Office of the Attorney General
State of Texas

November 29, 1990

Honorable Becky B. McPherson
District Attorney
Floyd County
110th Judicial District
Floyd County Courthouse
Floydada, Texas 79235

Opinion No. JM-1249

Re: Supervisory authority of a district court over a commissioners court with regard to the transfer of funds from a county attorney to a district attorney (RQ-2068)

Dear Ms. McPherson:

You have requested our opinion about a dispute between your office and the district judge relating to your agreement with Floyd County to act as county attorney pro tem. For purposes of this opinion, we will discuss the law applicable to the facts as you have presented them.

In September 1989, the county attorney of Floyd County retired, and after a diligent search, the commissioners court was unable to find a qualified successor. You, as district attorney for a four-county district, then made a written proposal to the commissioners court that you would undertake misdemeanor prosecution responsibilities in exchange for a monthly payment of $1750.00 plus an additional amount of approximately $2165.00 per year to cover office supplies, travel, and liability insurance. You specifically agreed that no portion of this money would be used to supplement your salary, but it could be applied to the purchase of books and equipment, and to supplementation of staff salaries. The commissioners court, in executive session, adopted your proposal on October 23, 1989. Funds paid to your office by the commissioners court were placed with a Floydada bank in a segregated account in the name of "Becky McPherson, District Attorney, County Trust Account." Each misdemeanor case you handled was accompanied by an "order appointing special prosecutor," signed by the county judge, pursuant to article 2.07 of the Code of Criminal Procedure. You note that more than 100 such orders were issued between October 1989 and July 1990.

Subsequently, the Honorable David Cave, Judge of the 110th District Court, under date of June 28, 1990, issued an "order appointing a special auditor." [FN1]

The order reads, in part:

This Court, pursuant to the powers vested in it by the laws of the State of Texas hereby appoints LOVE, HAYS & MUSICK 2514 82d. Street, Suite E, Lubbock, Texas 79423 to perform a complete audit of all such monies which were paid out of the Treasury of Floyd County, Texas to the said Beckie McPherson, including but not limited to the $1,750.00 per month which was paid over to her as hereinabove set out.
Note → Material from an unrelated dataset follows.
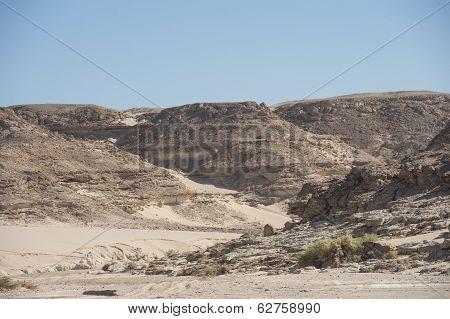 Dry River Valley Through A Rocky Desert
All persons having access to or control over any and all records, books, receipts, bank statements or other financial documents of whatsoever kind or nature are hereby Ordered to provide and make available for audit, copying and inspection to the said auditor at the places and times designated by the said auditor.

The Auditor shall make such audit and examination with all deliberate speed and shall make a full and complete report to this Court.

If at any time during the performance of such duties the auditor may need access to or copies of any documents or things and may need Writs from this Court to procure any document or thing then he is Hereby EMPOWERED AND DIRECTED to employ the services of George Thompson, Attorney at Law, Lubbock, Texas to file and prosecute such Writs or Petitions as the attorney may deem necessary and proper to effect and carry out the audit, the subject of this order.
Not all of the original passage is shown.